▸ **Stored items**:
***

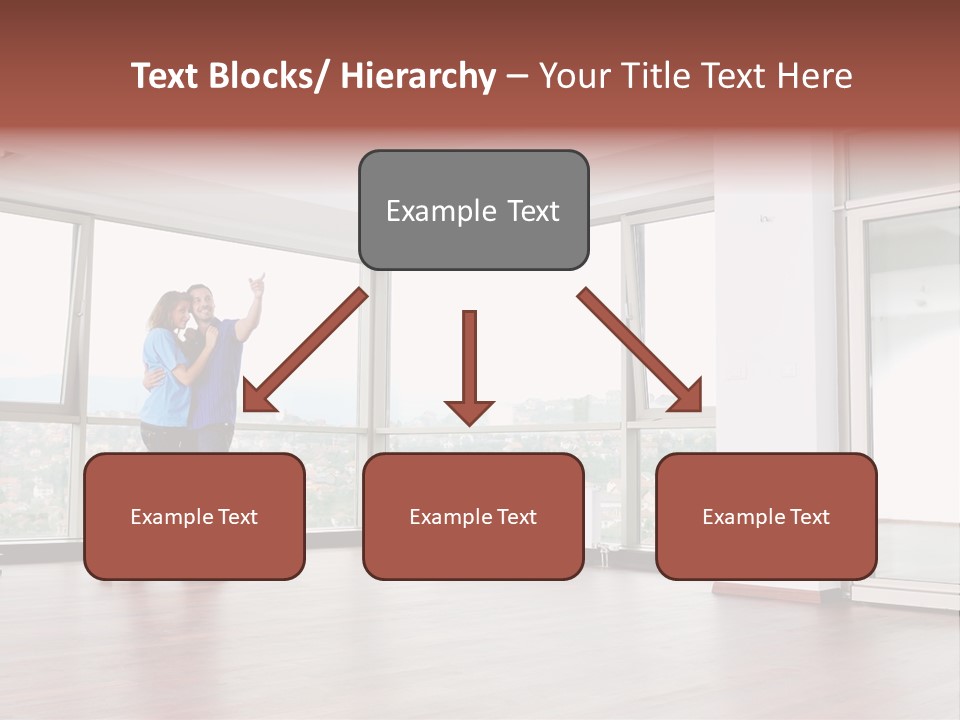 Text Blocks/ Hierarchy – Your Title Text Here

Example Text

Example Text

Example Text

Example Text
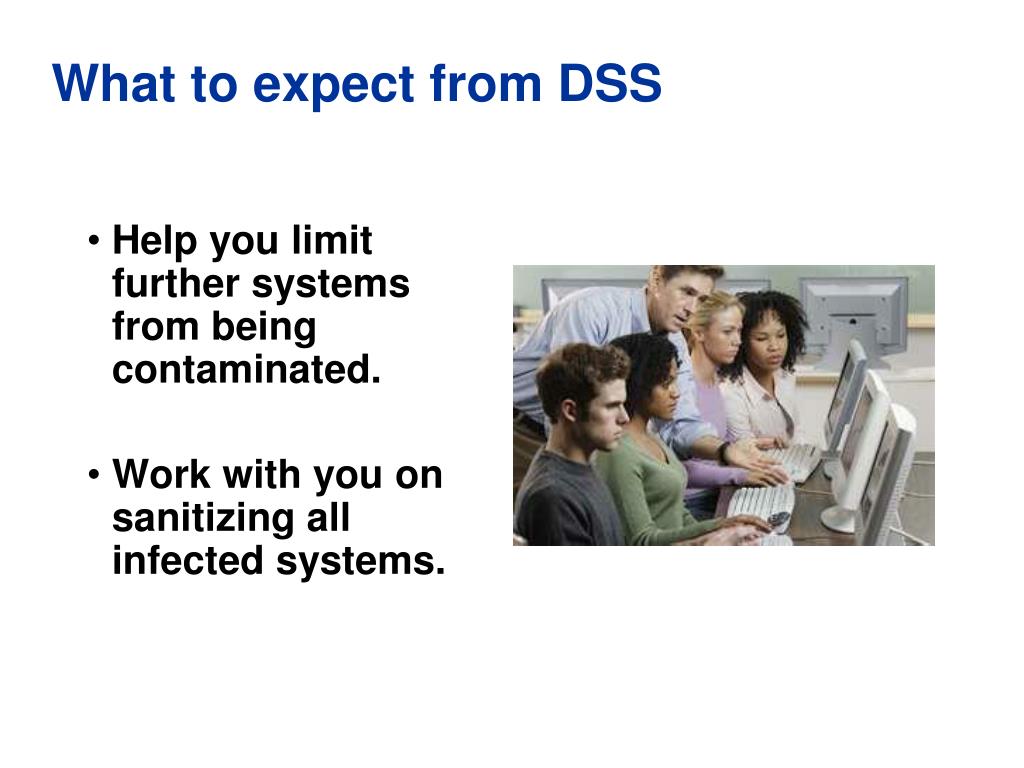 What to expect from DSS

• Help you limit further systems from being contaminated.

• Work with you on sanitizing all infected systems.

***

▸ **What you will do**: Would you reproduce the records exactly as they stand, but without the pictures?

▸ **Answer box**:
 Text Blocks/ Hierarchy – Your Title Text Here

Example Text

Example Text

Example Text

Example Text
 What to expect from DSS

• Help you limit further systems from being contaminated.

• Work with you on sanitizing all infected systems.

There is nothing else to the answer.